[start]
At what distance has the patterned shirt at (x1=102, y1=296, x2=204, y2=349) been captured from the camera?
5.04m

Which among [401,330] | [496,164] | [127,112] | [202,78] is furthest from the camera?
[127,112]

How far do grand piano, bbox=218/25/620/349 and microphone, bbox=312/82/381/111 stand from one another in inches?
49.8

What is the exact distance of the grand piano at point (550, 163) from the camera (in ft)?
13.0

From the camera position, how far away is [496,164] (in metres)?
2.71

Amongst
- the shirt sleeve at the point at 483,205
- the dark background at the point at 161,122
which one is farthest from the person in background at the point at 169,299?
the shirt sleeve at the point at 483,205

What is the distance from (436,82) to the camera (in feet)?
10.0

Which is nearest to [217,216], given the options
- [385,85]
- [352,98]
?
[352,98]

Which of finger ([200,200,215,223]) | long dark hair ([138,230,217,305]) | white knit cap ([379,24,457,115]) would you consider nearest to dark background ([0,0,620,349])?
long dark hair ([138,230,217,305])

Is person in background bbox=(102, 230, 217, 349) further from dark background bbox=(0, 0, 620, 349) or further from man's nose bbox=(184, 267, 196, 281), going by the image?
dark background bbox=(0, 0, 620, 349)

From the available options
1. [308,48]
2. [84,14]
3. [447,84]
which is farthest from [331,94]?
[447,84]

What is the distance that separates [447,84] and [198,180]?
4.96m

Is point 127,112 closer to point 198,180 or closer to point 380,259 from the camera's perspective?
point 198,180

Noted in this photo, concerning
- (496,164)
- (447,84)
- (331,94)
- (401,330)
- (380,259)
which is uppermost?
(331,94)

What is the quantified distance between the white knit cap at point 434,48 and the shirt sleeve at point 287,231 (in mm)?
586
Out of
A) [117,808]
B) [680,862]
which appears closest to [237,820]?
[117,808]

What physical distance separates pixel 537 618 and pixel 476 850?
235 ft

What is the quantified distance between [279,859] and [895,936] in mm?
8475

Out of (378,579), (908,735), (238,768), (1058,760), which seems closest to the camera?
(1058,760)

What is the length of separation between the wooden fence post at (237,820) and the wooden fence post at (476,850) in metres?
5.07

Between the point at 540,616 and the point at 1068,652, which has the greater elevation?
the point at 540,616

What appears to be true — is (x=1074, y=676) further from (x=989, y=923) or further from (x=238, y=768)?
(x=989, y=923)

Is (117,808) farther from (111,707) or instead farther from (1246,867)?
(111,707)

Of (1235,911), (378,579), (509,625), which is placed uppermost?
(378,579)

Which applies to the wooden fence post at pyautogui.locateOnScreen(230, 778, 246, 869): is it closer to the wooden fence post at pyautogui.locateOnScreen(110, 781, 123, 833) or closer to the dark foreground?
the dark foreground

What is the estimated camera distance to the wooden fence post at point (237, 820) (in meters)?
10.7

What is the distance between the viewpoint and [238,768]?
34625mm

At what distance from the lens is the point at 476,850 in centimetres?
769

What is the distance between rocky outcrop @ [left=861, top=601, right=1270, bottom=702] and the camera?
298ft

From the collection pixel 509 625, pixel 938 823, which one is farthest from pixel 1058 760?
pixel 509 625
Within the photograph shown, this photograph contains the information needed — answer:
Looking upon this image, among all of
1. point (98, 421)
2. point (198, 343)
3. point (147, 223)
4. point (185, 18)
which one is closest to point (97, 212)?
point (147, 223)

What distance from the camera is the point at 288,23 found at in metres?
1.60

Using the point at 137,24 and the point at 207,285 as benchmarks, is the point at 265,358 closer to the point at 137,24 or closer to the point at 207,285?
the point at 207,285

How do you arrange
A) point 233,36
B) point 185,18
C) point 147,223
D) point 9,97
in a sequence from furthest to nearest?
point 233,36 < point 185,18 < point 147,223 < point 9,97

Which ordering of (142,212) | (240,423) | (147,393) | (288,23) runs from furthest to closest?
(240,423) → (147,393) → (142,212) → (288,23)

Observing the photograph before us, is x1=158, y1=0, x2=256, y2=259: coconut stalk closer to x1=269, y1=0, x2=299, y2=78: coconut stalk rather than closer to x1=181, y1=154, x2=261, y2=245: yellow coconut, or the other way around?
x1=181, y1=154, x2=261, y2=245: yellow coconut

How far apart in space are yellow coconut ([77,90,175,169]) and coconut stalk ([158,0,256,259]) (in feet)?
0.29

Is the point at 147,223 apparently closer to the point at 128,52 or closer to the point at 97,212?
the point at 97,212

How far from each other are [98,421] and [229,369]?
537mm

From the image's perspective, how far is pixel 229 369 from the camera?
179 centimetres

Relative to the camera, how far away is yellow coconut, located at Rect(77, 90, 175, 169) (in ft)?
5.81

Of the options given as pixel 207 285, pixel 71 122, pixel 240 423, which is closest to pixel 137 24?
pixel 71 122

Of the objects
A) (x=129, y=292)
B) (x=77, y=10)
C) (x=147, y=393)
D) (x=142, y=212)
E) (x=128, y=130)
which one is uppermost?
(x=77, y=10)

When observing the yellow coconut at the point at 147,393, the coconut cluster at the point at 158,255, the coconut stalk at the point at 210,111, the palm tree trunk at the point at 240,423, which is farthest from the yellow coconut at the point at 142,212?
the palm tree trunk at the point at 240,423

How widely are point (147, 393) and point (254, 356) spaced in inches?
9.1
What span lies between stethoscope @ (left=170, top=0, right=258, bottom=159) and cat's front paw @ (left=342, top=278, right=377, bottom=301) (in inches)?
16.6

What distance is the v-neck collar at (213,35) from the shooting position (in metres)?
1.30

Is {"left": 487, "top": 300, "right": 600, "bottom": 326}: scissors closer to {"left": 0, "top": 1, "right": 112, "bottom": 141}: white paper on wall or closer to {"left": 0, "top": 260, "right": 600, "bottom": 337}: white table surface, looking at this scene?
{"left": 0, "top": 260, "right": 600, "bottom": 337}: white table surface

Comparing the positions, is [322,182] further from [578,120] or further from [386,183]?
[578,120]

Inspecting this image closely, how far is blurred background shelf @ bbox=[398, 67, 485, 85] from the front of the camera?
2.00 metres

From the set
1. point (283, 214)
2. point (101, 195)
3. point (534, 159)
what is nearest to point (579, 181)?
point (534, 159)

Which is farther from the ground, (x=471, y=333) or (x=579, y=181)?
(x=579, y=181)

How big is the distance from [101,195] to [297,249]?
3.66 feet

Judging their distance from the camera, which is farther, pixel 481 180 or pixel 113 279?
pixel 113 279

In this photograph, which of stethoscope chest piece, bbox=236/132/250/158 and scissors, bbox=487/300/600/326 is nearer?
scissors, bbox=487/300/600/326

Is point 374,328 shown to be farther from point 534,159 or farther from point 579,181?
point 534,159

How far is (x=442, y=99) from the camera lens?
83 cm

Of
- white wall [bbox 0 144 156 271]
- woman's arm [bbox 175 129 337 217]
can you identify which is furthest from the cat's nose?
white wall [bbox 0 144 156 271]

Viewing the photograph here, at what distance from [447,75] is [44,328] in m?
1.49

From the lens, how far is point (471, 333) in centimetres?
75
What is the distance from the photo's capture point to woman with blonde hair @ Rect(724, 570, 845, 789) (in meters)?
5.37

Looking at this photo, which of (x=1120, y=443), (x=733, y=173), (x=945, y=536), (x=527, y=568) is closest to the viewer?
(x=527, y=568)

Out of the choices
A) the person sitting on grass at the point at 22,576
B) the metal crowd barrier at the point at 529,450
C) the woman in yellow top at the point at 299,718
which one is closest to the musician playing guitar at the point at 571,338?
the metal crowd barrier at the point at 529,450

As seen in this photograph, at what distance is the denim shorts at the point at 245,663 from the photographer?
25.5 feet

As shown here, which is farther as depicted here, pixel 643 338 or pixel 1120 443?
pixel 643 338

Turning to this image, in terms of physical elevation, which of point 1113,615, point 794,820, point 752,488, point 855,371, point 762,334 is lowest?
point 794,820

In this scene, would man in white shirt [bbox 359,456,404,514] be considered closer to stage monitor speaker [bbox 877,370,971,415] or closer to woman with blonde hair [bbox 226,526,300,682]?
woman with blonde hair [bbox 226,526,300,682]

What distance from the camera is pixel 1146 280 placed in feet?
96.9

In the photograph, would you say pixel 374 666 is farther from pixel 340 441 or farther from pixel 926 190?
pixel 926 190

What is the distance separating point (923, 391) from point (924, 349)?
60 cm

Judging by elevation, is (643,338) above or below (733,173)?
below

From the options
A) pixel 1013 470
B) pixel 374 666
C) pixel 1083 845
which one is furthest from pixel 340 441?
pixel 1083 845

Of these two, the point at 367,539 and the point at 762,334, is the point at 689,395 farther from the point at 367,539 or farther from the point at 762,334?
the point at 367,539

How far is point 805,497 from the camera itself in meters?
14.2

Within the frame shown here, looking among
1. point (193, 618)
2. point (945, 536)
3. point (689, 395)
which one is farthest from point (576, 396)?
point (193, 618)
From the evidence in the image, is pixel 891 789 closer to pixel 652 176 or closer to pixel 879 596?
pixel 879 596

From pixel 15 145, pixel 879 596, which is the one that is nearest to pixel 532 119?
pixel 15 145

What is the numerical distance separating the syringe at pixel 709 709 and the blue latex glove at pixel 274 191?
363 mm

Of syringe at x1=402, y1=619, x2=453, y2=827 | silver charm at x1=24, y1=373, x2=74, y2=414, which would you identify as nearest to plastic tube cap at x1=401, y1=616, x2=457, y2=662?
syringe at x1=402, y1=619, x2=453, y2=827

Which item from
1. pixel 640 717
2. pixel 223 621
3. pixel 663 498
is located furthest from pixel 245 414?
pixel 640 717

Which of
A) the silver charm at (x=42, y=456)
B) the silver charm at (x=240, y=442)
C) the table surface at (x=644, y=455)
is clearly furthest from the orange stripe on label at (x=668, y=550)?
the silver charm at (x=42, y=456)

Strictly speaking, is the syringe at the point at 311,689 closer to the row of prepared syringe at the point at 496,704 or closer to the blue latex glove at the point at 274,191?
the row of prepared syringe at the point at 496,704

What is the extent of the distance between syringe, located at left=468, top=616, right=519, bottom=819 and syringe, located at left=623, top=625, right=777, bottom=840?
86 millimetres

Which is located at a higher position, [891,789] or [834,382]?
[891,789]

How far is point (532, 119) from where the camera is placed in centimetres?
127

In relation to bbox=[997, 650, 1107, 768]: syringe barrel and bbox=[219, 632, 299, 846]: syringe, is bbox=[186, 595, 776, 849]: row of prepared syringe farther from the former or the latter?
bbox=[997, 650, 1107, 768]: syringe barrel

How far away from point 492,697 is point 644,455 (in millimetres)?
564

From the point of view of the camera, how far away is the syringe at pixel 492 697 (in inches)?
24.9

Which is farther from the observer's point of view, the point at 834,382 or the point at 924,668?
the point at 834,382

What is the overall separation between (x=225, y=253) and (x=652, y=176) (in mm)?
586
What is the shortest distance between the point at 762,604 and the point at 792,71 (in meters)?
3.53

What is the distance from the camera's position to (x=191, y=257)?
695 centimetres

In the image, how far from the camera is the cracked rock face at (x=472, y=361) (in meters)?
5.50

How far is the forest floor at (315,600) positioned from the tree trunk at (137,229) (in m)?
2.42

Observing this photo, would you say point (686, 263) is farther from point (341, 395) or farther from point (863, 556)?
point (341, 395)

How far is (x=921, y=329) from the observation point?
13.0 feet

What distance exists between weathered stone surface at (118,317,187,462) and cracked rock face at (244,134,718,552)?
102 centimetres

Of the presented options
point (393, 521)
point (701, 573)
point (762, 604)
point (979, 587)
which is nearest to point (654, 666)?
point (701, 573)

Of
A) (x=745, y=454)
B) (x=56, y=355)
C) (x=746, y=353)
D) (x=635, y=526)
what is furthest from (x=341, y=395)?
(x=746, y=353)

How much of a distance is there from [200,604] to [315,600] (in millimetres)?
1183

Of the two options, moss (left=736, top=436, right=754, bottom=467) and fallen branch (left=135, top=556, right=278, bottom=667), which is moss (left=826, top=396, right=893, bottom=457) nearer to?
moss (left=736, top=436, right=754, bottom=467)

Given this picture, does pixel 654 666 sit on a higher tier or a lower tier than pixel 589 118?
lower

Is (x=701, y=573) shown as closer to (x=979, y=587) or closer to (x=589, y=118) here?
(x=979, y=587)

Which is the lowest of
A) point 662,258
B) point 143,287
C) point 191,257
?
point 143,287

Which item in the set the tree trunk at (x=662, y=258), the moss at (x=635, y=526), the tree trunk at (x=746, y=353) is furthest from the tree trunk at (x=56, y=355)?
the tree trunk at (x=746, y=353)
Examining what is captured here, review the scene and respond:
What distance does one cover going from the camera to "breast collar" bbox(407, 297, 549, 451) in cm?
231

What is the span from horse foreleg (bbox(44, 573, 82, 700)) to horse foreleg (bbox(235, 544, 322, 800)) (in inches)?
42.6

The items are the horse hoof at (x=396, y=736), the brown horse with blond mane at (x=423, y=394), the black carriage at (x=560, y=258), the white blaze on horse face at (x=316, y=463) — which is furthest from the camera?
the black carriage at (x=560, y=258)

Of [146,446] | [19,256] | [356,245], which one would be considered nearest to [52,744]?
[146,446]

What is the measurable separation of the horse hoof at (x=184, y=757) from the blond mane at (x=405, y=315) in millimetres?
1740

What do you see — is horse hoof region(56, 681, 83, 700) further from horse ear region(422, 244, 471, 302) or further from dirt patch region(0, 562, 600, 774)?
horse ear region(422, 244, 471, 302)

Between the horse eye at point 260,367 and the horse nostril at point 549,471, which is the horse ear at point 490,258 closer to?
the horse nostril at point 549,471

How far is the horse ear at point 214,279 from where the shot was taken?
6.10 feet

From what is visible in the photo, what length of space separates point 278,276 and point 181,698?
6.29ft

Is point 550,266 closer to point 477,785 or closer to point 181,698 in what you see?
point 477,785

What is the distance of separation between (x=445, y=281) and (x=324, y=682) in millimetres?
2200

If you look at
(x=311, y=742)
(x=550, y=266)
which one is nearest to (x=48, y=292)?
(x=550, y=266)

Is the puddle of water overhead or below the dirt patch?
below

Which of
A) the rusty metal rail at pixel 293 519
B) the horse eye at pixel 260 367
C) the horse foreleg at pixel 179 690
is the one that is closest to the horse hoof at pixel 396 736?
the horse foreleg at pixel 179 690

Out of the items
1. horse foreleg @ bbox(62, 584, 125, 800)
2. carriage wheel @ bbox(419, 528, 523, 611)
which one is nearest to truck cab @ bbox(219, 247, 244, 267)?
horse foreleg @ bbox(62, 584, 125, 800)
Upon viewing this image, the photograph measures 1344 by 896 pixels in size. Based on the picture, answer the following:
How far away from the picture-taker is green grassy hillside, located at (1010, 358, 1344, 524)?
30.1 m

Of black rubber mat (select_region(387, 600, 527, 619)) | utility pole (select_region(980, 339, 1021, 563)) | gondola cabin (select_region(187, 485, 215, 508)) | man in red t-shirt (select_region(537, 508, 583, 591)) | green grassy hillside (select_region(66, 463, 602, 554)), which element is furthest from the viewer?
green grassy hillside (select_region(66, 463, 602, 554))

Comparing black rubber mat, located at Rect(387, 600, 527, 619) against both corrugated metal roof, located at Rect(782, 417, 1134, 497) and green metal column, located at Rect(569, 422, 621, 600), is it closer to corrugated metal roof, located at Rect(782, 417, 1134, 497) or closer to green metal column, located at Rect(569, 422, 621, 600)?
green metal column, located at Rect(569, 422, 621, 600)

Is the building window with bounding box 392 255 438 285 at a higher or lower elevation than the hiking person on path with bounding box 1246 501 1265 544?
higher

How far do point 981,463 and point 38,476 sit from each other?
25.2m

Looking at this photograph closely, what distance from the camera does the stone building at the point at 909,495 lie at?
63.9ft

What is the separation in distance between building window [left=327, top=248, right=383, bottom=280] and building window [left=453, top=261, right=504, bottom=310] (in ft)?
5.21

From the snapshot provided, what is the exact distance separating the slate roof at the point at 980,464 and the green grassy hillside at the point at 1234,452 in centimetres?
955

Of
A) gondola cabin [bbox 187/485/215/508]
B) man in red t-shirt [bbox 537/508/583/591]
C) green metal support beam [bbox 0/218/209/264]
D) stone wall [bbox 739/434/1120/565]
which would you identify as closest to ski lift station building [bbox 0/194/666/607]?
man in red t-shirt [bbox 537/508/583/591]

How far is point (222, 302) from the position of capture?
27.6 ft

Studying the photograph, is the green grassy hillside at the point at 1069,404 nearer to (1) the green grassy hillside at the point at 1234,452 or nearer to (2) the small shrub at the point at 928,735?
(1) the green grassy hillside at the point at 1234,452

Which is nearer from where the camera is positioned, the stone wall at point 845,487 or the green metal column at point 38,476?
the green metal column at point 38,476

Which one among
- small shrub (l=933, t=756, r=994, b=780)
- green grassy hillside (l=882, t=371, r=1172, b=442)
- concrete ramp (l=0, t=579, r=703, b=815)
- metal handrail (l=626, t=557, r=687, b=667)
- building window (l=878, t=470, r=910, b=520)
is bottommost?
[end]
## What to do
Quote the line that contains "How far is point (222, 302)" and each line after it through the end of the data, exactly, leaving out everything else.

## Task result
How far is point (222, 302) from the position of capture?
27.6 ft

Studying the photograph, is the green grassy hillside at the point at 1069,404 nearer to (1) the green grassy hillside at the point at 1234,452 or nearer to (2) the small shrub at the point at 928,735?
(1) the green grassy hillside at the point at 1234,452

Which is nearer from where the camera is positioned, the stone wall at point 845,487 or the green metal column at point 38,476?
the green metal column at point 38,476

Which one among
- small shrub (l=933, t=756, r=994, b=780)
- green grassy hillside (l=882, t=371, r=1172, b=442)
- concrete ramp (l=0, t=579, r=703, b=815)
- metal handrail (l=626, t=557, r=687, b=667)
- building window (l=878, t=470, r=910, b=520)
is bottommost?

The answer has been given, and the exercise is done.